Start Given data

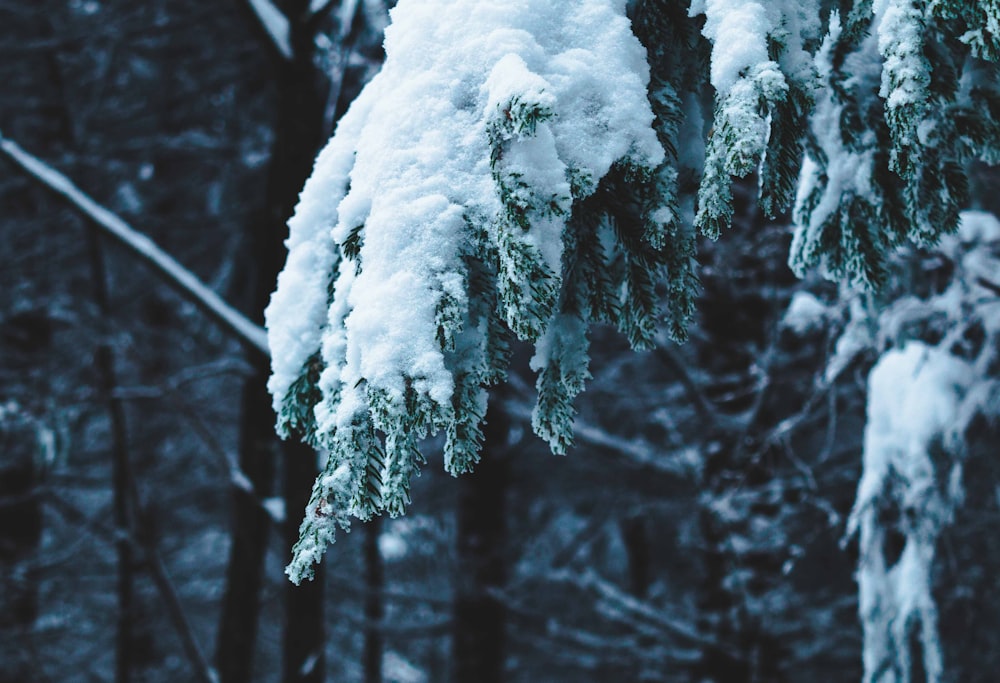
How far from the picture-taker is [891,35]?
122 centimetres

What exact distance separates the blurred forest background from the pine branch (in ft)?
0.71

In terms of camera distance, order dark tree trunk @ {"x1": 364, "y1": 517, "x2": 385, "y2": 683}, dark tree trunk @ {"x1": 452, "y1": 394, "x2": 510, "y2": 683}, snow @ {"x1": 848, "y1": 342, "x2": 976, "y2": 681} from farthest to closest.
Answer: dark tree trunk @ {"x1": 364, "y1": 517, "x2": 385, "y2": 683} < dark tree trunk @ {"x1": 452, "y1": 394, "x2": 510, "y2": 683} < snow @ {"x1": 848, "y1": 342, "x2": 976, "y2": 681}

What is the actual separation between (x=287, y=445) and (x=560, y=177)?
2299 mm

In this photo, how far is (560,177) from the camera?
1160 millimetres

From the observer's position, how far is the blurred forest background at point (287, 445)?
12.0 feet

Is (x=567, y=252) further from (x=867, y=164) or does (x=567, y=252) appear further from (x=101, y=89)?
(x=101, y=89)

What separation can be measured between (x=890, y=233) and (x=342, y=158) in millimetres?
1227

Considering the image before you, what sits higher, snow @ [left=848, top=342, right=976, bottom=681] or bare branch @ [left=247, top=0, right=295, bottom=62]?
bare branch @ [left=247, top=0, right=295, bottom=62]

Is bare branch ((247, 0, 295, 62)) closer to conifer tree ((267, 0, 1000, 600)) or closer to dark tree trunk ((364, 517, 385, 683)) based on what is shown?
conifer tree ((267, 0, 1000, 600))

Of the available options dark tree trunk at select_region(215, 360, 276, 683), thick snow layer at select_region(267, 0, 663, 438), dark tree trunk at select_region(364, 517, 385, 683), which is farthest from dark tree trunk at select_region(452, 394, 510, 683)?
thick snow layer at select_region(267, 0, 663, 438)

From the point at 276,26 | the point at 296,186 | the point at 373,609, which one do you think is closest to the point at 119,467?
the point at 296,186

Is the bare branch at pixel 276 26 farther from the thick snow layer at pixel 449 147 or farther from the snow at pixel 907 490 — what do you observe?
the snow at pixel 907 490

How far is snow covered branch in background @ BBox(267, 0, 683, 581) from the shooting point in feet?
3.78

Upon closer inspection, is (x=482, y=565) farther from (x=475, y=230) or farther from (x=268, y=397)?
(x=475, y=230)
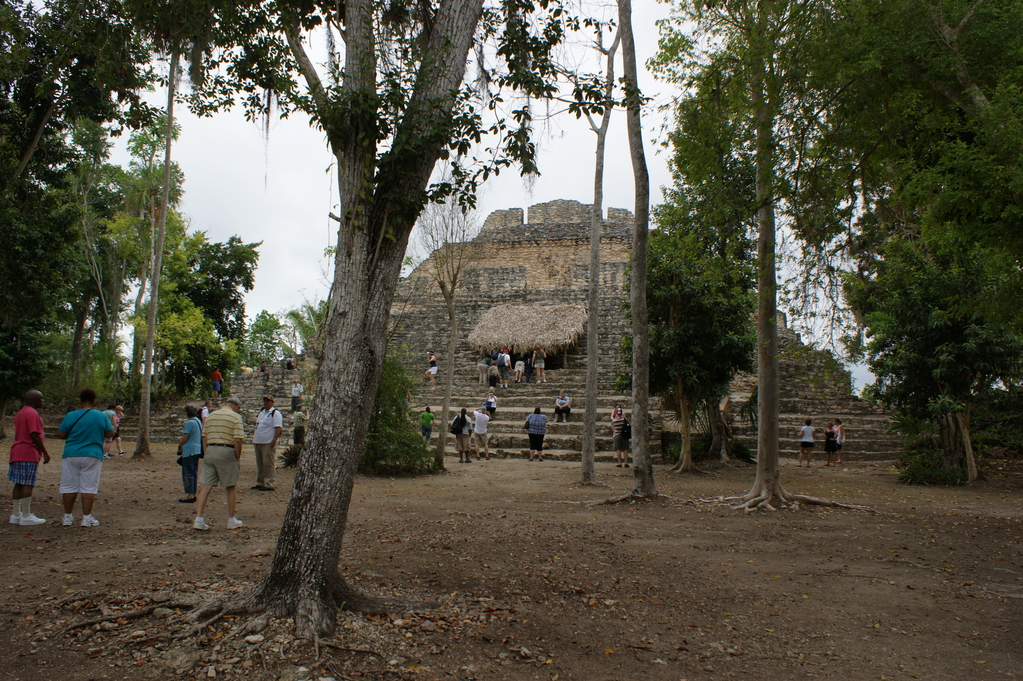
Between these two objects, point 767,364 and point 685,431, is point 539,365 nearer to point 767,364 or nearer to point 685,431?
point 685,431

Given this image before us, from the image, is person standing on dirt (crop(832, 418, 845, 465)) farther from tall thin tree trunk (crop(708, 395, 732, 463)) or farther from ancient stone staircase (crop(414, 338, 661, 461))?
ancient stone staircase (crop(414, 338, 661, 461))

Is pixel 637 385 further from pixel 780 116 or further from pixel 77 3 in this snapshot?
pixel 77 3

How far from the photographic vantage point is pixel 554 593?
4504mm

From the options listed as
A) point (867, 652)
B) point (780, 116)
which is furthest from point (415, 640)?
point (780, 116)

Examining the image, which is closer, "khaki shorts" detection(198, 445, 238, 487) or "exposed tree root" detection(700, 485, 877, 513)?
"khaki shorts" detection(198, 445, 238, 487)

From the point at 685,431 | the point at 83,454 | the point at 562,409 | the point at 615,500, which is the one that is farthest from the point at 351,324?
the point at 562,409

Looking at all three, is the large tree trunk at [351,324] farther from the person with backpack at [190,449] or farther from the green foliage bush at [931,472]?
the green foliage bush at [931,472]

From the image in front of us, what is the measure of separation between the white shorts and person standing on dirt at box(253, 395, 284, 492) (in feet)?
10.6

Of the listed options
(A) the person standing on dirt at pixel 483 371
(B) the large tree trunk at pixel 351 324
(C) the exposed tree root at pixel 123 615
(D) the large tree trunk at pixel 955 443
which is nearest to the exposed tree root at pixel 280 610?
(B) the large tree trunk at pixel 351 324

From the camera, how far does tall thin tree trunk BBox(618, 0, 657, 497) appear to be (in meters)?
8.72

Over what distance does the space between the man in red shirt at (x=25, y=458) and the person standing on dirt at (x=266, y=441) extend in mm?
3307

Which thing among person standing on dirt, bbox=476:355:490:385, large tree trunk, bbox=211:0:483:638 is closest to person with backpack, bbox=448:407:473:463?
person standing on dirt, bbox=476:355:490:385

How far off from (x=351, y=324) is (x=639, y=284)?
5.90 meters

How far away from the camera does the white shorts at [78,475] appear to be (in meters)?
5.96
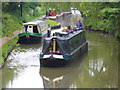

End Given data

## Set problem
Update the records from the line with "From the image in" through the end of the records, putting "pale shorts" in place of "white shorts" and leaving everything else the same. Don't include the pictures.

## Result
From the image in front of us, what is the measure of separation between the pale shorts and person standing on dirt at box(253, 395, 284, 492) (in feet)?
10.6

Of the listed options
(A) the person standing on dirt at pixel 483 371
(B) the large tree trunk at pixel 351 324
(C) the exposed tree root at pixel 123 615
(D) the large tree trunk at pixel 955 443
which is nearest to the exposed tree root at pixel 280 610?
(B) the large tree trunk at pixel 351 324

From the camera, how far does tall thin tree trunk BBox(618, 0, 657, 497) appear to be (in meters)?
8.72

Over what distance does the space between the man in red shirt at (x=25, y=458) and the person standing on dirt at (x=266, y=441) extend in mm?
3307

Which thing among person standing on dirt, bbox=476:355:490:385, large tree trunk, bbox=211:0:483:638 is closest to person with backpack, bbox=448:407:473:463?
person standing on dirt, bbox=476:355:490:385

How far off from (x=351, y=324) is (x=639, y=284)?
5.90 meters

How far away from the camera does the pale shorts at [78,475] appear to be (in meters)?
5.96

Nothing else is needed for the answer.